*Items from a dataset:*
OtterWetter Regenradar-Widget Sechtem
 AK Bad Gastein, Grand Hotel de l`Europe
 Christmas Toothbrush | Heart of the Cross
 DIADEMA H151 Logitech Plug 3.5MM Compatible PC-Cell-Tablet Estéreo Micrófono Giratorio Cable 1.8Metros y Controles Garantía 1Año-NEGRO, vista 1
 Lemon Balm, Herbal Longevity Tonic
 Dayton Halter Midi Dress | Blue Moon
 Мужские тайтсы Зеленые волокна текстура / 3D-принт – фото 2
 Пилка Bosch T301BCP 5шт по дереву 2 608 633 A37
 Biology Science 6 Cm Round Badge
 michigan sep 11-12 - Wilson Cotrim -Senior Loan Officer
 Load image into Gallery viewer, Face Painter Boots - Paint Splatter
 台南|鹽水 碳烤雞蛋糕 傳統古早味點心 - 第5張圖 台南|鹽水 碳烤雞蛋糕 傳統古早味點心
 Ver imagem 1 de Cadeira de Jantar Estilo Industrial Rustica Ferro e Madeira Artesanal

*WHAT TO WORK ON:* Write out every line of the data above without any changes, keeping the spelling, punctuation and non-English text intact.

*REPLY:*
OtterWetter Regenradar-Widget Sechtem
 AK Bad Gastein, Grand Hotel de l`Europe
 Christmas Toothbrush | Heart of the Cross
 DIADEMA H151 Logitech Plug 3.5MM Compatible PC-Cell-Tablet Estéreo Micrófono Giratorio Cable 1.8Metros y Controles Garantía 1Año-NEGRO, vista 1
 Lemon Balm, Herbal Longevity Tonic
 Dayton Halter Midi Dress | Blue Moon
 Мужские тайтсы Зеленые волокна текстура / 3D-принт – фото 2
 Пилка Bosch T301BCP 5шт по дереву 2 608 633 A37
 Biology Science 6 Cm Round Badge
 michigan sep 11-12 - Wilson Cotrim -Senior Loan Officer
 Load image into Gallery viewer, Face Painter Boots - Paint Splatter
 台南|鹽水 碳烤雞蛋糕 傳統古早味點心 - 第5張圖 台南|鹽水 碳烤雞蛋糕 傳統古早味點心
 Ver imagem 1 de Cadeira de Jantar Estilo Industrial Rustica Ferro e Madeira Artesanal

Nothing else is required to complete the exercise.